Texto del documento.
>>

En ese momento, aparecen lentamente de entre la multitud, hasta ponerse frente a la tumba, una pareja de jóvenes, llorando. Ella es una hermosa muchacha de negros cabellos rizados, largos y sueltos que le caían por los hombros casi hasta la redondez de su vientre, por entre los pliegues de un vestido rojo, liviano, hindú, y parece como escapada de la generación de Woodstock. Su compañero, ubicado detrás de ella, con su mano izquierda la tiene abrazada a la altura del pecho y con su otra mano acaricia leve, suavemente su embarazado vientre.
Cuando le pido a Ferrín una toma que saliera de la simbólica mano el muchacho acariciando el vientre materno y poco a poco los jóvenes fueran entrando en cámara… como si la escena estuviera marcada por un director cinematográfico, la muchacha comienza a cantar: Tristeza nao ten fin / Felicidade sim…
Y, junto a ella, su compañero. Y junto a él, todos…Toda la gente comienza a cantar las canciones de Vinicius, una tras otra. Y una emoción sin límite, una ternura sin color, un aire tibio como de suspiro común, invade el cementerio y desde la tumba, donde el poeta descansará junto a sus padres -Lidia y Clodoaldo- en un regreso a las raíces, al origen, a la luz inicial, me parece ver crecer un resplandor sólo parecido al que rodea al recientemente encendido Cristo del Corcovado. El que, con sus brazos extendidos, parecía cubrir nuestras almas. A los que, cantamos así de bajito, porque nos habíamos quedado huérfanos de poeta.

<<

Datos proporcionados.
>>

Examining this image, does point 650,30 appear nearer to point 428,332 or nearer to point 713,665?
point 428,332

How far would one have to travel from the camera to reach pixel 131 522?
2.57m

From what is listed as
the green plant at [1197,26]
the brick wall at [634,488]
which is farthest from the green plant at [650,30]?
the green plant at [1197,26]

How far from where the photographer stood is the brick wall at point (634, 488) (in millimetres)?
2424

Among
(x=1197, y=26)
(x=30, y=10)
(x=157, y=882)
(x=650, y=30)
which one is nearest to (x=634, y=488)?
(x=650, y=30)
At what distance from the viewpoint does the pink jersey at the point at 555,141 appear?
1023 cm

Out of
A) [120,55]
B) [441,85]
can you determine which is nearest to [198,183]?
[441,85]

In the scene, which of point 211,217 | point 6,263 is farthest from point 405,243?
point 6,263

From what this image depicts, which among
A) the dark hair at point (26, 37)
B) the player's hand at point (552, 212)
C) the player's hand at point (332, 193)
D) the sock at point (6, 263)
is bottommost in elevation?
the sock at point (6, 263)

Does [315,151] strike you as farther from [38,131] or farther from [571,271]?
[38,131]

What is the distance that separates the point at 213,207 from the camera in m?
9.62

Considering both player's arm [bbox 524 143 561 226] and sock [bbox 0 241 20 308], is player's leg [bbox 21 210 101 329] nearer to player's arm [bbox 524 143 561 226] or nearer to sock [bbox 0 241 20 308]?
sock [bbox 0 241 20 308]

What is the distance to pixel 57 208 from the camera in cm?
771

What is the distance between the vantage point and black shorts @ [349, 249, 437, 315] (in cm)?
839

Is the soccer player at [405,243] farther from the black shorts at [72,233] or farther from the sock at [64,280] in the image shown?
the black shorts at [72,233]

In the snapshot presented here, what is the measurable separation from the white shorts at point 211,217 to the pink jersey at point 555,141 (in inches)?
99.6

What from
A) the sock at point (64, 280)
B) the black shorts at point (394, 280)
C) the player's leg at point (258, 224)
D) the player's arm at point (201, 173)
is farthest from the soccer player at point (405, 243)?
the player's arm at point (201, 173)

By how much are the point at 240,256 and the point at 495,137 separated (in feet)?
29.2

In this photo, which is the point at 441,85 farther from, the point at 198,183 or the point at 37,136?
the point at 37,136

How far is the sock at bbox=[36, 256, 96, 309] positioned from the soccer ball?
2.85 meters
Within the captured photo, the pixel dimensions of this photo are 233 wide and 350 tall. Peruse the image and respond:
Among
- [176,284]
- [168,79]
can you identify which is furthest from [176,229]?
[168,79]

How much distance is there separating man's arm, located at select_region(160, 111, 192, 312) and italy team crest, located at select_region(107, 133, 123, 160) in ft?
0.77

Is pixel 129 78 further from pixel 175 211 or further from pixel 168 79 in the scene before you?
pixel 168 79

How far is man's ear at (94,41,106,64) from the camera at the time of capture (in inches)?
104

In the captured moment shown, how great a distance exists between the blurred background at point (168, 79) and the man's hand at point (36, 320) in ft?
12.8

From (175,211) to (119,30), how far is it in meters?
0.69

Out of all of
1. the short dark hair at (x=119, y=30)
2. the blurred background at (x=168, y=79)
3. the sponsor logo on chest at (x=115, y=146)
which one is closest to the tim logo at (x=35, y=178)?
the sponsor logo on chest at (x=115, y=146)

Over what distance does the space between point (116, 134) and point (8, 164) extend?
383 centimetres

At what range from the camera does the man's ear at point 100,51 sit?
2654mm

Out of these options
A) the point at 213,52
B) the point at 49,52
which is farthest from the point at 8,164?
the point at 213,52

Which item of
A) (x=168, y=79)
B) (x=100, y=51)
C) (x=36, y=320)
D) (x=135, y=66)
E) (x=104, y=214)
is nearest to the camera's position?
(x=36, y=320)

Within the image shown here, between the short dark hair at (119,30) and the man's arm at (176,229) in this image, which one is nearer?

<<

Tareas y ejercicios.
a – Según el texto sobre el entierro de Vinicius, ¿junto a quiénes descansará el poeta?
b – Sustituye "rojo" por "blanco" en el fragmento del texto sobre el entierro de Vinicius que comienza con las palabras "En ese momento, aparecen" y termina con "su embarazado vientre.", y escribe ese fragmento.

Soluciones completas.
a – Junto a sus padres, Lidia y Clodoaldo.

b –
En ese momento, aparecen lentamente de entre la multitud, hasta ponerse frente a la tumba, una pareja de jóvenes, llorando. Ella es una hermosa muchacha de negros cabellos rizados, largos y sueltos que le caían por los hombros casi hasta la redondez de su vientre, por entre los pliegues de un vestido blanco, liviano, hindú, y parece como escapada de la generación de Woodstock. Su compañero, ubicado detrás de ella, con su mano izquierda la tiene abrazada a la altura del pecho y con su otra mano acaricia leve, suavemente su embarazado vientre.